--- PAGE ---
[start]

Copyright 2006 James Melough

21:1.  “The burden of the desert of the sea.  As whirlwinds in the south pass through; so it cometh from the desert, from a terrible land.”


The “burden” is an oracle or message; and “the desert of the sea” is Babylon, so described because of its situation.  It stood near the Euphrates river, the “sea” referring to the extensive marshy areas and waters of the many dams that had been built to control the frequent flooding by the river.  Beyond that man-controlled area lay the desert.


Babylon means confusion (by mixing), the propriety of the name being announced in what Babylon represents: the great harlot church, Roman Catholic, and apostate Protestant alike.  Both are the fountainhead of deadly error spawned by the mixing together of Scripture and so-called human wisdom, see Revelation 17, particularly verse 5, “MYSTERY, BABYLON THE GREAT, THE MOTHER OF HARLOTS AND ABOMINATIONS OF THE EARTH.”


Nor would it be easy to find a more fitting symbol of apostate Christendom, for as Babylon stood in the midst of a literal desert, so do Romanism and apostate Protestantism stand in the midst of the spiritual desert of Christendom.

[end]

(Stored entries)
[start]

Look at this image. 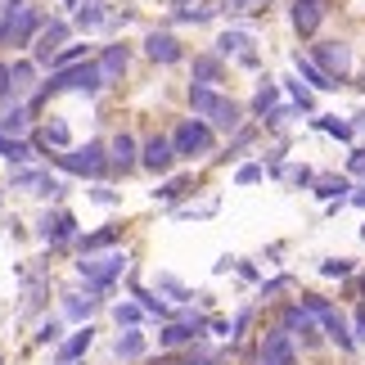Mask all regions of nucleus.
Segmentation results:
<instances>
[{
    "label": "nucleus",
    "mask_w": 365,
    "mask_h": 365,
    "mask_svg": "<svg viewBox=\"0 0 365 365\" xmlns=\"http://www.w3.org/2000/svg\"><path fill=\"white\" fill-rule=\"evenodd\" d=\"M235 262H240V257H230V252H226V257H217V262H212V275H230Z\"/></svg>",
    "instance_id": "4d7b16f0"
},
{
    "label": "nucleus",
    "mask_w": 365,
    "mask_h": 365,
    "mask_svg": "<svg viewBox=\"0 0 365 365\" xmlns=\"http://www.w3.org/2000/svg\"><path fill=\"white\" fill-rule=\"evenodd\" d=\"M9 190L32 194V199H46V203H59L63 194H68V176H54L46 163H32V167H9Z\"/></svg>",
    "instance_id": "0eeeda50"
},
{
    "label": "nucleus",
    "mask_w": 365,
    "mask_h": 365,
    "mask_svg": "<svg viewBox=\"0 0 365 365\" xmlns=\"http://www.w3.org/2000/svg\"><path fill=\"white\" fill-rule=\"evenodd\" d=\"M347 176H352V180H365V145H356L352 153H347Z\"/></svg>",
    "instance_id": "603ef678"
},
{
    "label": "nucleus",
    "mask_w": 365,
    "mask_h": 365,
    "mask_svg": "<svg viewBox=\"0 0 365 365\" xmlns=\"http://www.w3.org/2000/svg\"><path fill=\"white\" fill-rule=\"evenodd\" d=\"M316 275L320 279H339V284H343V279L356 275V257H320L316 262Z\"/></svg>",
    "instance_id": "79ce46f5"
},
{
    "label": "nucleus",
    "mask_w": 365,
    "mask_h": 365,
    "mask_svg": "<svg viewBox=\"0 0 365 365\" xmlns=\"http://www.w3.org/2000/svg\"><path fill=\"white\" fill-rule=\"evenodd\" d=\"M212 339L207 334V312H194V307H180L176 320L158 325V352H185V347Z\"/></svg>",
    "instance_id": "39448f33"
},
{
    "label": "nucleus",
    "mask_w": 365,
    "mask_h": 365,
    "mask_svg": "<svg viewBox=\"0 0 365 365\" xmlns=\"http://www.w3.org/2000/svg\"><path fill=\"white\" fill-rule=\"evenodd\" d=\"M108 320H113L118 329H145V325H153V320L145 316V307H140L135 298H118V302H108Z\"/></svg>",
    "instance_id": "473e14b6"
},
{
    "label": "nucleus",
    "mask_w": 365,
    "mask_h": 365,
    "mask_svg": "<svg viewBox=\"0 0 365 365\" xmlns=\"http://www.w3.org/2000/svg\"><path fill=\"white\" fill-rule=\"evenodd\" d=\"M266 0H221V9L226 14H262Z\"/></svg>",
    "instance_id": "864d4df0"
},
{
    "label": "nucleus",
    "mask_w": 365,
    "mask_h": 365,
    "mask_svg": "<svg viewBox=\"0 0 365 365\" xmlns=\"http://www.w3.org/2000/svg\"><path fill=\"white\" fill-rule=\"evenodd\" d=\"M279 180H284L289 190H312V185H316V172H312L307 163H289V167H284V176H279Z\"/></svg>",
    "instance_id": "37998d69"
},
{
    "label": "nucleus",
    "mask_w": 365,
    "mask_h": 365,
    "mask_svg": "<svg viewBox=\"0 0 365 365\" xmlns=\"http://www.w3.org/2000/svg\"><path fill=\"white\" fill-rule=\"evenodd\" d=\"M262 167H266V176H284V167H289V145H271L262 153Z\"/></svg>",
    "instance_id": "c03bdc74"
},
{
    "label": "nucleus",
    "mask_w": 365,
    "mask_h": 365,
    "mask_svg": "<svg viewBox=\"0 0 365 365\" xmlns=\"http://www.w3.org/2000/svg\"><path fill=\"white\" fill-rule=\"evenodd\" d=\"M352 126H356V131H365V108H361V113H352Z\"/></svg>",
    "instance_id": "052dcab7"
},
{
    "label": "nucleus",
    "mask_w": 365,
    "mask_h": 365,
    "mask_svg": "<svg viewBox=\"0 0 365 365\" xmlns=\"http://www.w3.org/2000/svg\"><path fill=\"white\" fill-rule=\"evenodd\" d=\"M194 194H199V180H194V172H176V176L158 180V190H149V199L163 203V207H180L185 199H194Z\"/></svg>",
    "instance_id": "aec40b11"
},
{
    "label": "nucleus",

[end]

--- EXERCISE INSTRUCTIONS ---
In the commentary at the top of the page, what does the "sea" in "the desert of the sea" refer to?

--- WORKED SOLUTION ---
It refers to the extensive marshy areas and the waters of the many dams built to control the frequent flooding of the Euphrates river.